The man at the head of the government's review of Britain's gig economy will say at its launch today (11 July) that modern workplaces should include "dignity at work and the realistic scope to progress in the labour market".
Matthew Taylor, the head of the Royal Society of Arts and a former Tony Blair adviser, is expected to say in a central London speech that Britain's flexible working practices should be modernised.
He is expected to add his review "calls on the government to adopt the ambition that all work should be fair and decent with scope for fulfilment and development".
Taylor was appointed by Prime Minister Theresa May last October to probe how today's tech-driven economy is changing employment practices.
But his review was seen by unions as a missed opportunity to strengthen the rights of workers, who they argue are wrongly classified as self-employed, and thus do not receive benefits such as sick pay and holiday leave.
Firms such as Deliveroo and Uber have come under fire for employing cyclists and taxi drivers as independent contractors, when critics argue their workers wear uniforms and are subject to a number of restrictions associated with company workers, rather than self-employed contractors.
Sport chain Sports Direct has also come under fire for its use of zero-hour contracts, which do not guarantee employment.
The TUC estimates the gig economy costs the taxpayer £4bn ($5.1bn) a year in lost tax and higher benefits. Around 1.7 million workers are on zero hours contracts, according to the Office for National Statistics.

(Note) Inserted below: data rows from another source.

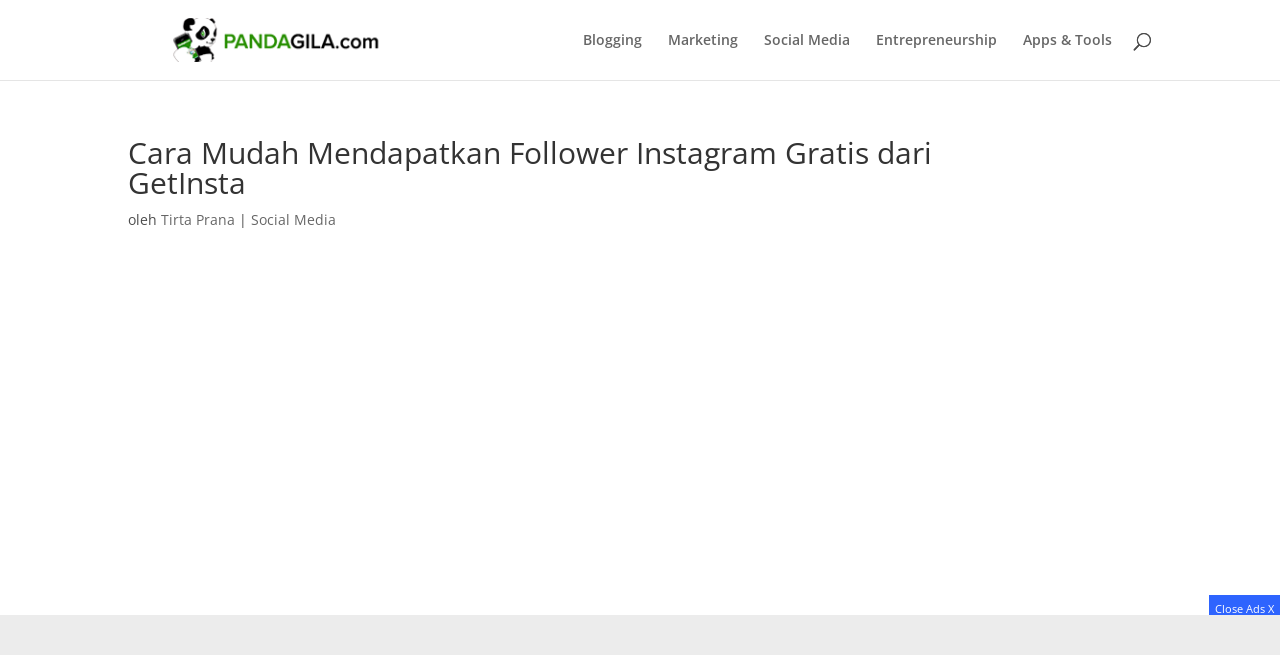

--- FILE ---
content_type: text/html; charset=utf-8
request_url: https://www.google.com/recaptcha/api2/aframe
body_size: 266
content:
<!DOCTYPE HTML><html><head><meta http-equiv="content-type" content="text/html; charset=UTF-8"></head><body><script nonce="0zornesvQG6YADhWapK-lw">/** Anti-fraud and anti-abuse applications only. See google.com/recaptcha */ try{var clients={'sodar':'https://pagead2.googlesyndication.com/pagead/sodar?'};window.addEventListener("message",function(a){try{if(a.source===window.parent){var b=JSON.parse(a.data);var c=clients[b['id']];if(c){var d=document.createElement('img');d.src=c+b['params']+'&rc='+(localStorage.getItem("rc::a")?sessionStorage.getItem("rc::b"):"");window.document.body.appendChild(d);sessionStorage.setItem("rc::e",parseInt(sessionStorage.getItem("rc::e")||0)+1);localStorage.setItem("rc::h",'1768523927081');}}}catch(b){}});window.parent.postMessage("_grecaptcha_ready", "*");}catch(b){}</script></body></html>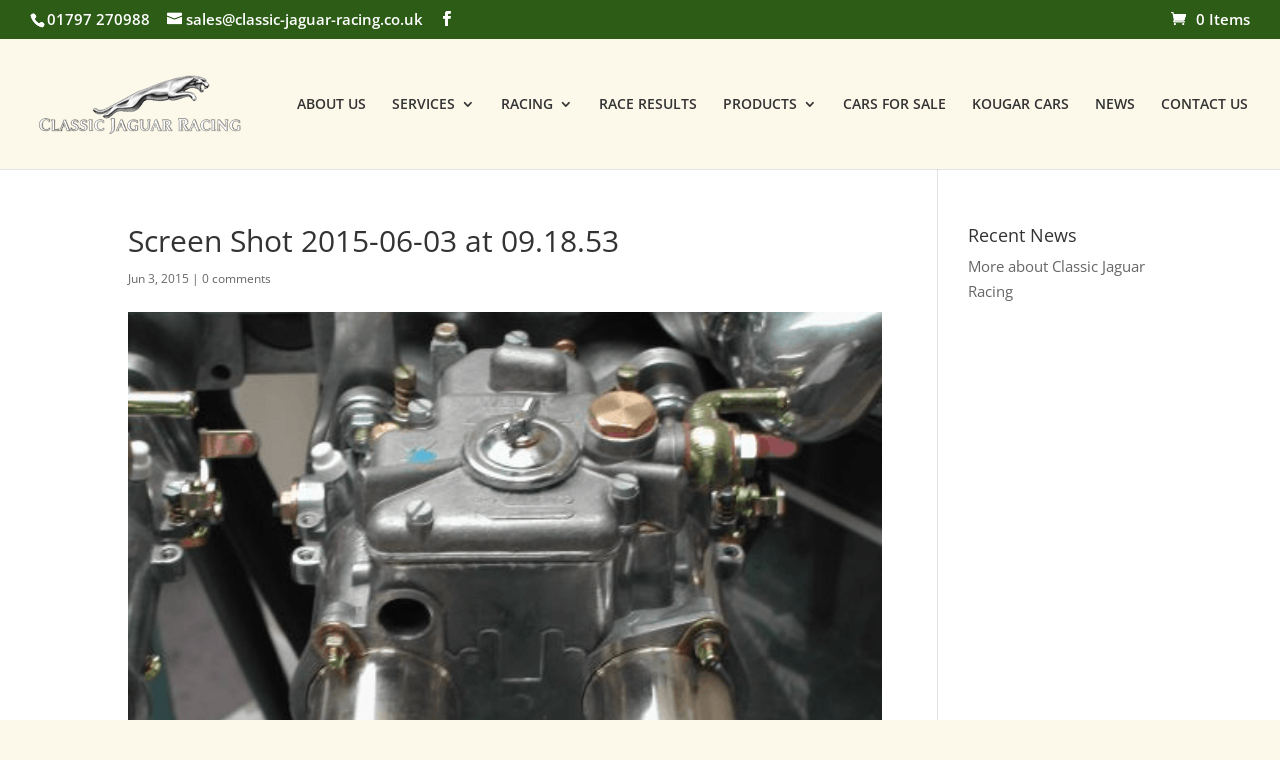

--- FILE ---
content_type: text/css
request_url: https://classic-jaguar-racing.co.uk/wp-content/themes/divi-child/style.css?ver=4.27.4
body_size: 54
content:
/*
Theme Name: Divi Child
Author: 
Description: Your description goes here
Version: 1.0
Template: Divi

This is the child theme for Divi theme, generated with Generate Child Theme plugin by catchthemes.

(optional values you can add: Theme URI, Author URI, License, License URI, Tags, Text Domain)
*/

Taylor's review will demand a new category of worker called a 'dependent contractor', which will apply to workers who are not company employees but are also not as free as independent contractors.
These workers should receive benefits such as sick pay and holiday leave, as well as being covered by some minimum wage requirements.
The Taylor review is also expected to suggest that, when dependent contractors are paid by the task rather than the hour, minimum wage rules could be applied on a "piece rate" basis.
Under these rules, a gig company would have to demonstrate through its wealth of data that an average person, working averagely hard, could earn 20% more than the national minimum wage in an hour.
This would apply at times of normal demand. But if that person chose to "log in" to work at a time when demand was low, they might not earn the minimum wage — although the gig company would have to use its real-time data to warn them in advance.
But TUC general secretary Frances O'Grady said: "I worry that many gig economy employers will be breathing a sigh of relief this morning. From what we've seen, this review is not the game-changer needed to end insecurity and exploitation at work.
"The responsibility now lies with Theresa May to listen to those at the sharp end of the labour market. Vulnerable workers need root and branch changes, not just warm words."
Tim Roache, GMB General Secretary, added: "What we've seen so far is tinkering around the edges and creating more loopholes employers will inevitably exploit.
"Current employment laws and our tax and national insurance structures are sufficient - the issue has been one of enforcement, or lack of it.
"Unscrupulous employers are ignoring the rights which workers already have and are not paying their fair share of taxes."